SACRAMENTO (CN) – Uber drivers and other independent contractors could soon be considered employees and entitled to benefits under legislation approved Wednesday by California lawmakers.
San Diego Assemblywoman Lorena Gonzalez says her bill is a warning shot to rideshare companies and others in the so-called “gig economy” that have avoided providing health and retirement benefits to employees by misclassifying them as contractors.
The Democrat’s measure cleared the Assembly in a 55-11 vote – with just one Republican voting in favor – and advances to the state Senate.
“Big businesses shouldn’t be able to pass their costs on to taxpayers while depriving workers of the labor law protections they are rightfully entitled to,” Gonzalez said in a statement after the floor vote. “This legislation is an important work-in-progress to provide certainty to California’s businesses, provide protections for California’s workers and guard the taxpayers from subsidizing unscrupulous corporations.”
The legislation was born from an important 2018 California Supreme Court ruling in which the court sided with a class of independent delivery drivers who argued they were wrongly denied employment protections.
In Dynamex v. Superior Court, the state’s high court ruled that, in order to classify workers as contractors, a company must show it does not directly control the worker, that the work falls outside its usual course of business, and that the worker is “customarily engaged in an independently established trade.” The three prongs have been referred to as the “ABC test,” and this the standard that Gonzalez is attempting to codify in state law through AB 5.
Trade groups have been closely watching AB 5, and some of their lobbying efforts have paid off. Gonzalez has agreed to exempt real estate agents, doctors, lawyers, insurance agents and hairstylists from her bill. But she has refused to do the same for rideshare or truck drivers, meaning companies like Uber and Lyft would have to comply with AB 5 if it is approved by the Senate and Governor Gavin Newsom.
Critics have argued that the sweeping bill would force some companies to trash successful business models or potentially flee the Golden State.
New Jersey, Massachusetts and Connecticut use the ABC test to determine employee status, and nearly 30 states use it when determining unemployment insurance eligibility, according to the bill’s legislative analysis.
Earlier this month, the Ninth Circuit ruled that the Dynamex order applies retroactively before the April 2018 ruling, setting up more legal battles between contractors and their employers.
The bill has received heavy support from labor unions, but many trade groups are still on the fence as they continue to press Gonzalez for exemptions.

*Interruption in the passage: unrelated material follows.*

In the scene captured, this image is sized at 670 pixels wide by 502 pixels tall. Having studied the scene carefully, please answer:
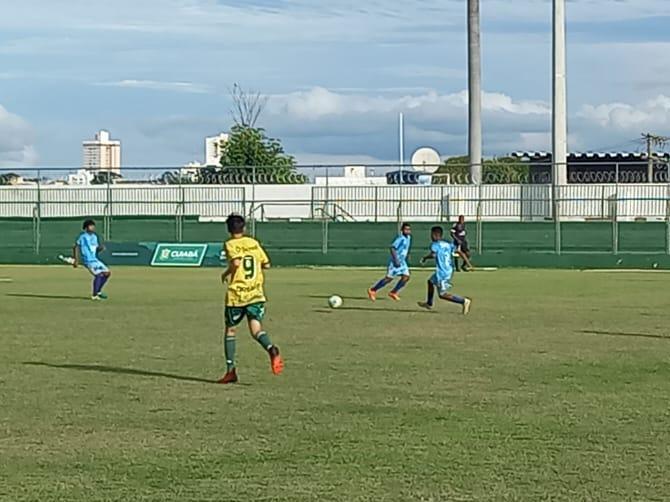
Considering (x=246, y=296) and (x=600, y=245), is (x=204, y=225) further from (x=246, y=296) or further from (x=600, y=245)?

The Service Employees International Union California, which represents 700,000 people, chalked Wednesday’s vote as a major win for “hard-working Californians.” In the Dynamex case, the state estimated that misclassification costs the state $7 billion annually.
“Today, we applaud the California state Assembly for standing by working people and sending a strong message that our state won’t devalue the California Dream by allowing unscrupulous employers to misclassify workers, shortchange their families of wages and benefits and undercut public services,” said David Huerta, the union’s president.